Answer
The solution for the given system of equations is $\left\{ \left( -2z+5,\ -2+z,\ z \right) \right\}$.
Work Step by Step
The given system of equations can be written in matrix form as below: $\left[ \left. \begin{matrix}
8 & 5 & 11 \\
-1 & 4 & 2 \\
2 & -1 & 5 \\
\end{matrix} \right|\begin{matrix}
30 \\
3 \\
12 \\
\end{matrix} \right]$
Solve this matrix as below:.
$\left[ \left. \begin{matrix}
8 & 5 & 11 \\
-1 & 4 & 2 \\
0 & -9 & 9 \\
\end{matrix} \right|\begin{matrix}
30 \\
3 \\
18 \\
\end{matrix} \right]$ $ By,\ 4{{R}_{3}}-{{R}_{1}}\to {{R}_{3}}$
$\left[ \left. \begin{matrix}
8 & 5 & 11 \\
0 & -27 & 27 \\
0 & -9 & 9 \\
\end{matrix} \right|\begin{matrix}
30 \\
54 \\
18 \\
\end{matrix} \right]$ $ By,\ 8{{R}_{2}}+{{R}_{1}}\to {{R}_{2}}$
$\left[ \left. \begin{matrix}
8 & 5 & 11 \\
0 & -27 & 27 \\
0 & 0 & 0 \\
\end{matrix} \right|\begin{matrix}
30 \\
54 \\
0 \\
\end{matrix} \right]$ $ By,\ {{R}_{2}}-3{{R}_{3}}\to {{R}_{3}}$
Convert the last row into equation form, $\begin{align}
0x+0y+0z=0 & \\
0=0 & \\
\end{align}$
The last row does not add any information about the variables; therefore we will drop it.

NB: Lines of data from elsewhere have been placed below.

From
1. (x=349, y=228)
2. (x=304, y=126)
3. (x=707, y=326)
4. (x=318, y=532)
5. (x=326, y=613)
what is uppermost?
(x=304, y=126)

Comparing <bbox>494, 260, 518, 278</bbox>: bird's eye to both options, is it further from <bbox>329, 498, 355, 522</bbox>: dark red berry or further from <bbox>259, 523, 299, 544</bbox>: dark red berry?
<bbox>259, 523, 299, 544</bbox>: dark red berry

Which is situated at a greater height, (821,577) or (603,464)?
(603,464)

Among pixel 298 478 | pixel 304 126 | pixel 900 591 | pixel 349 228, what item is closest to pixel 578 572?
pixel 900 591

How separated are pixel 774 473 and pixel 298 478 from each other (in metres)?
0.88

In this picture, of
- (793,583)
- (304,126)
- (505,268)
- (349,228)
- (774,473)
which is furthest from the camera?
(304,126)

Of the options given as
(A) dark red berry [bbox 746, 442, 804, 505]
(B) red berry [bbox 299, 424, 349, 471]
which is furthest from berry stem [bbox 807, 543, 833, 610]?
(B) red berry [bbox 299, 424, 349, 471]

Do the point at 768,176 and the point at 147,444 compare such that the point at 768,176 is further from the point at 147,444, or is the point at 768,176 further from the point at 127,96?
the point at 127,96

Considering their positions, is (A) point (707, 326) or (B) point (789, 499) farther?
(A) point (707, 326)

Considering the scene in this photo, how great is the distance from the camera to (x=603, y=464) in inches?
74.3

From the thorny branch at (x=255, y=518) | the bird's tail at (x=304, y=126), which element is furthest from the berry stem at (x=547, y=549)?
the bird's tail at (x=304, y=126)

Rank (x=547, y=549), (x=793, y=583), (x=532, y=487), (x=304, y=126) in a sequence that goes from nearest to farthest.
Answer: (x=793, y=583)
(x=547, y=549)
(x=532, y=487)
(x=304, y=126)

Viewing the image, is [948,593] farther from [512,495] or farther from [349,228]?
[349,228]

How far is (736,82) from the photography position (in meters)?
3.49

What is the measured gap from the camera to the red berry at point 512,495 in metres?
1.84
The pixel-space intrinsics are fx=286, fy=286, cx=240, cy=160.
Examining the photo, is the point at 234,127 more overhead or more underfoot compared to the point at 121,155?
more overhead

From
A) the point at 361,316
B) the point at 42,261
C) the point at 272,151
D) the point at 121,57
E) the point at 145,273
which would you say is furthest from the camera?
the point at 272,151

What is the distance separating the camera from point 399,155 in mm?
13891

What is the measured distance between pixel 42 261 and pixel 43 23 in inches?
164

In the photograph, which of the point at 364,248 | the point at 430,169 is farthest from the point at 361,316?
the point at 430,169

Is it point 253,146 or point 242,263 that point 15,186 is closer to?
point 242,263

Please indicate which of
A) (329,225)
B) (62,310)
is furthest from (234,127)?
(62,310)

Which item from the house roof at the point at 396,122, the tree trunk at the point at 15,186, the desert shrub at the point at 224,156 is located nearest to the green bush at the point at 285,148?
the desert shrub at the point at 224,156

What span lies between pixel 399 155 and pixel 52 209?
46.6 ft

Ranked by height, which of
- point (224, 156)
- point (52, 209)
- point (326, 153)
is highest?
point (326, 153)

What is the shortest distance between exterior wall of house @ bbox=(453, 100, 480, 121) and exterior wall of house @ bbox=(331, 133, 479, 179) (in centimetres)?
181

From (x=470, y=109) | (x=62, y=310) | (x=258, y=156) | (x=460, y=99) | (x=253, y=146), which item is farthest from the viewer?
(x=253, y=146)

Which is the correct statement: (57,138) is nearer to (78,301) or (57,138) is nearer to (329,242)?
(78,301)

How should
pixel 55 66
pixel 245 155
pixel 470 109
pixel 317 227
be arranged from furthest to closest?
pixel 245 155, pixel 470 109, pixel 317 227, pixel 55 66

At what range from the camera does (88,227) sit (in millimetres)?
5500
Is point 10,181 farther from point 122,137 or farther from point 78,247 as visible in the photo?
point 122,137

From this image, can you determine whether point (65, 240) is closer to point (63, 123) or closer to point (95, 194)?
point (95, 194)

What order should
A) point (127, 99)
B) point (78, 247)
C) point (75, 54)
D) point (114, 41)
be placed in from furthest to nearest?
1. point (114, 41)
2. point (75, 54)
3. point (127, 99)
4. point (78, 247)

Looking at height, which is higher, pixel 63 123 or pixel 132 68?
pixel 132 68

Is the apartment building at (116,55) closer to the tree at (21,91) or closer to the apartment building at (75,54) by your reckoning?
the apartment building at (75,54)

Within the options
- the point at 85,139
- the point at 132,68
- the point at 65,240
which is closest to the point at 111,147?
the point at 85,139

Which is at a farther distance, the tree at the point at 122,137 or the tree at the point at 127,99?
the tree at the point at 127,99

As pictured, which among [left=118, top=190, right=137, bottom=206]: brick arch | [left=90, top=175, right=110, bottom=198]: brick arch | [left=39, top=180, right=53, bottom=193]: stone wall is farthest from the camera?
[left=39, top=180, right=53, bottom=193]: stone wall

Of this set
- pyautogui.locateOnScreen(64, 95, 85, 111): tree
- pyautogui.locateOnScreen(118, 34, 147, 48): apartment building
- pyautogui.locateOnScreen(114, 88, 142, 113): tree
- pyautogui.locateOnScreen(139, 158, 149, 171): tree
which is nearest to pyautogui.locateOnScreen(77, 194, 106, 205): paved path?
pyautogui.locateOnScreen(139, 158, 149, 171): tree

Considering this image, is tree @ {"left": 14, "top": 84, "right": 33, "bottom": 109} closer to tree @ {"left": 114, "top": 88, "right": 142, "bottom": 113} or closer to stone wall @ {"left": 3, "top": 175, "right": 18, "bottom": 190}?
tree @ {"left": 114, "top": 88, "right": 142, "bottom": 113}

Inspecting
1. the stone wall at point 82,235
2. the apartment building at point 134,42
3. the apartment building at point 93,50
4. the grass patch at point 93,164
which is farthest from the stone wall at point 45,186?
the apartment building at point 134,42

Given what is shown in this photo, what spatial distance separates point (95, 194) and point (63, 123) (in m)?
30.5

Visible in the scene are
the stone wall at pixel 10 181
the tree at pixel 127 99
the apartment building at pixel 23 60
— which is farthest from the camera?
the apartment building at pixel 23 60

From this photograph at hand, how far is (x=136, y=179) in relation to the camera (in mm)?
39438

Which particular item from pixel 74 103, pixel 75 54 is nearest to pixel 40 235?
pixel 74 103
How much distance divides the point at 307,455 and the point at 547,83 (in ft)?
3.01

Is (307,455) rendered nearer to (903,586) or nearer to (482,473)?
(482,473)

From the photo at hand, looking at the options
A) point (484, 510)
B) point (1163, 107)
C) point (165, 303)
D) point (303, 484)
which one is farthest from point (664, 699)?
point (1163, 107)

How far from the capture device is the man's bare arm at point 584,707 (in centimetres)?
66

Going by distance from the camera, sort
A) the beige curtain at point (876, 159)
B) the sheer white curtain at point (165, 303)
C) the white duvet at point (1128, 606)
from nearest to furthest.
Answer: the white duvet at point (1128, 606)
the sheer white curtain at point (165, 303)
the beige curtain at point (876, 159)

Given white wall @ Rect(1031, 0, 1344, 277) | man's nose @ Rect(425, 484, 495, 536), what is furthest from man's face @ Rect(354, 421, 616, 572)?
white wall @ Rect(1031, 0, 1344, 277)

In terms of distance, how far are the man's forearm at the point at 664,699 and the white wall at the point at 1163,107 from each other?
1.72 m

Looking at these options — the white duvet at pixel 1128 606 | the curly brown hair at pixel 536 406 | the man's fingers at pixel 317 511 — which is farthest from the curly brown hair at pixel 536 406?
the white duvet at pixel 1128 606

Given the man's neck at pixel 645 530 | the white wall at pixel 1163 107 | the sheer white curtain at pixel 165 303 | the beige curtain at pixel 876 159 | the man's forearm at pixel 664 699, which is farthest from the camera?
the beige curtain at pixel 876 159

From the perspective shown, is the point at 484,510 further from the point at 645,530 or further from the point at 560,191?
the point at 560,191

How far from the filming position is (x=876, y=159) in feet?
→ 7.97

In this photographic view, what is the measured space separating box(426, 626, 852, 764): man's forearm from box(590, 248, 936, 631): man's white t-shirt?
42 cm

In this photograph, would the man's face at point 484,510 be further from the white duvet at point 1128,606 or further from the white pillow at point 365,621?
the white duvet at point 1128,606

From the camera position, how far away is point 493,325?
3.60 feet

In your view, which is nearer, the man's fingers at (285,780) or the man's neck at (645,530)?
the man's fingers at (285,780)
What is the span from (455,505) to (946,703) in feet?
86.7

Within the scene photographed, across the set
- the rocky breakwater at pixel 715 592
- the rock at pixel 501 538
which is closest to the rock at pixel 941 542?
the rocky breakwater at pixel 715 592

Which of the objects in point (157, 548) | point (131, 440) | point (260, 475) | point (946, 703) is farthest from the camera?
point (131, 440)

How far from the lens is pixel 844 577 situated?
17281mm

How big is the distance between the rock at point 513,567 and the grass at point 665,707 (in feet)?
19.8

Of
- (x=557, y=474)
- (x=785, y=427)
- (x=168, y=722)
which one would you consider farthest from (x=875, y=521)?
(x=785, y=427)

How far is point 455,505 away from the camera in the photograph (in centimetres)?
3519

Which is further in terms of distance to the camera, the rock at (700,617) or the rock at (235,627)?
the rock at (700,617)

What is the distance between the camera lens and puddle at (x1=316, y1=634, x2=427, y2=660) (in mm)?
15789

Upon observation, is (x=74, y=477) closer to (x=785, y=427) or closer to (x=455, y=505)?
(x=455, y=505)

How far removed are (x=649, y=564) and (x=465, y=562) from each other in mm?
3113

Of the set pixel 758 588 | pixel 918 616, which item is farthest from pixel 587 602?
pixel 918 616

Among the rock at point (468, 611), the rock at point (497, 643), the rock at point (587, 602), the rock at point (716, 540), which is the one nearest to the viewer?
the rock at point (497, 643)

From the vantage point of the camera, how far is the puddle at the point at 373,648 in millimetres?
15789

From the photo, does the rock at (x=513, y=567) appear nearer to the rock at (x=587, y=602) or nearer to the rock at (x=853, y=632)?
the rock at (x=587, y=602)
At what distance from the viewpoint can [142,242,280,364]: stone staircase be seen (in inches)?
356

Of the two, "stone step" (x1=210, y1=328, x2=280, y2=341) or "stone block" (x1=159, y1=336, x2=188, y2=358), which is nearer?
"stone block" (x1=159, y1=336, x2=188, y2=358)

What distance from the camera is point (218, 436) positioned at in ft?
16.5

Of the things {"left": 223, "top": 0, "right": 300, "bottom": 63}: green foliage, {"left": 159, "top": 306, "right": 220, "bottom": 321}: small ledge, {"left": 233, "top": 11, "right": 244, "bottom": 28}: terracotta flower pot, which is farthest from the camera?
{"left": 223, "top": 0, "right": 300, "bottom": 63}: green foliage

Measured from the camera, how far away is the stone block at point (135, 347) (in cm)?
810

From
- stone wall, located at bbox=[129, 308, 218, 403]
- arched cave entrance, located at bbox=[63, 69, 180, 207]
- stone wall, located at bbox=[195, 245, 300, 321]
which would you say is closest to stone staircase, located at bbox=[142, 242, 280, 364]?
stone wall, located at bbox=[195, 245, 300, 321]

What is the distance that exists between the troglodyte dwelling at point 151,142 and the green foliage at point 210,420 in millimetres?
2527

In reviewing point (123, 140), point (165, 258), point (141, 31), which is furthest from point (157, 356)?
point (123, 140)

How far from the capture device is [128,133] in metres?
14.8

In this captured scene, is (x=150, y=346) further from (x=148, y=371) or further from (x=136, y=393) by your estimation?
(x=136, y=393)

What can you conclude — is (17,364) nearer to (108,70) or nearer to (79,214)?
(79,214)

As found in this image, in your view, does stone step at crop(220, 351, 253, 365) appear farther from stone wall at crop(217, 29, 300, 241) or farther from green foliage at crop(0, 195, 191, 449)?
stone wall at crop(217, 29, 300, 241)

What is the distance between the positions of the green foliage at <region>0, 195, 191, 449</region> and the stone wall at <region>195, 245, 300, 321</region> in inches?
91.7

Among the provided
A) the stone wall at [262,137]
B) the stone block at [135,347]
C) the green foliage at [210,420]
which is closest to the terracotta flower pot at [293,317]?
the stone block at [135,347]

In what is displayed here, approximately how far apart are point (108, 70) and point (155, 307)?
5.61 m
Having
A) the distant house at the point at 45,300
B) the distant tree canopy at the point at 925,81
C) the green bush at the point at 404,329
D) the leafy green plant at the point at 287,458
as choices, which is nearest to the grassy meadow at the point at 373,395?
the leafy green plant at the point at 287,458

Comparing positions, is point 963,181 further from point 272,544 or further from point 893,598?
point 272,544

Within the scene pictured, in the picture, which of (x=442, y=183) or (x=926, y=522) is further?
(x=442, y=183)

$\left[ \left. \begin{align}
& \begin{matrix}
8 & 5 & 11 \\
\end{matrix} \\
& \begin{matrix}
0 & -27 & 27 \\
\end{matrix} \\
\end{align} \right|\begin{matrix}
30 \\
54 \\
\end{matrix} \right]$
Convert this system into linear equations.
$\begin{align}
& 8x+5y+11z=30 \\
& -27y+27z=54 \\
\end{align}$
Now write the value of x and y in terms of z and solving the equation we get, $\begin{align}
& x=5-2z \\
& y=z-2 \\
\end{align}$
Hence, the solution for the given system of equations is $\left\{ \left( -2z+5,\ -2+z,\ z \right) \right\}$.